Russian Space Shuttle

samcster94

Banned
There was once a Space Shuttle-like project called the Buran. What can be done to make it successful(Even with the Russian Federation)???
 
There was once a Space Shuttle-like project called the Buran. What can be done to make it successful(Even with the Russian Federation)???

I know this is a rant rather than an actual attempt at addressing your challenge, but please indulge me.

Buran looked So. Cool. but did it really have a mission that a Proton couldn't do? That's the main problem as I see it. The second half of the challenge is its own problem: the Russian federation couldn't get anything right and is still struggling. More to the point, funding was cut abruptly and the brains ran away whenever they could. It's hard to finish a very complex project with no clear goal when that kind of thing happens.
 
I know this is a rant rather than an actual attempt at addressing your challenge, but please indulge me.

Buran looked So. Cool. but did it really have a mission that a Proton couldn't do? That's the main problem as I see it. The second half of the challenge is its own problem: the Russian federation couldn't get anything right and is still struggling.
That's not quite true; the Russians did a fairly solid job of selling the launch services of the rockets that they already had, and pretty much ran the United States out of whatever bits of the commercial market were left after the Shuttle own goal (and outcompeted the Chinese, though in all fairness that was helped by the Chinese having several high-profile accidents and then ITAR). Granted, that was with American corporate help, but still, they were quite successful. Not to mention, obviously, that they basically kept the ISS running (with a ton of American money, granted, but getting the Americans to give them tons of money was an achievement of its own) after the Columbia disaster and since the Shuttle retirement, in terms of both crew and, to a lesser extent, cargo transport.

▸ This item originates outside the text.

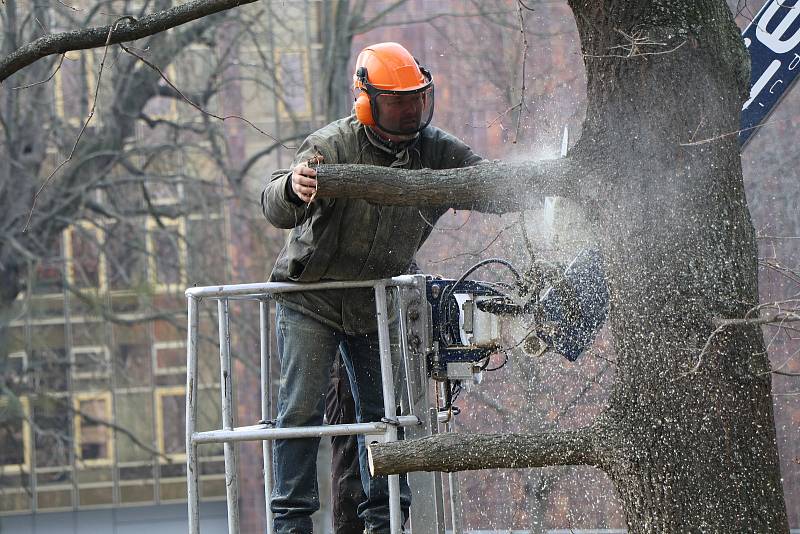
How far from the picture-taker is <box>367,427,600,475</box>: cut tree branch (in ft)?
12.8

The main problem with the post-Soviet space program has been rather disinvestment and a tendency to announce and pursue overly grandiose goals like building new launch facilities or developing new launch vehicles that would have been troublesome even in Soviet days, let alone in a poorer Russia. Not to mention their habit of trying to get other countries to pay to run the Russian space program. It worked once, but trying it again is pushing your luck at best. Roscosmos and the contractors/design bureaus would have done better if they had recognized the limits of their capacity and focused just on running and upgrading their existing facilities and rockets instead of starting so many new programs that transparently couldn't get anywhere.

Anyway, to get back to the OP's question, there's actually a rather good timeline on this site, The Snow Flies, which pretty much exactly tackles this subject. I suggest reading it.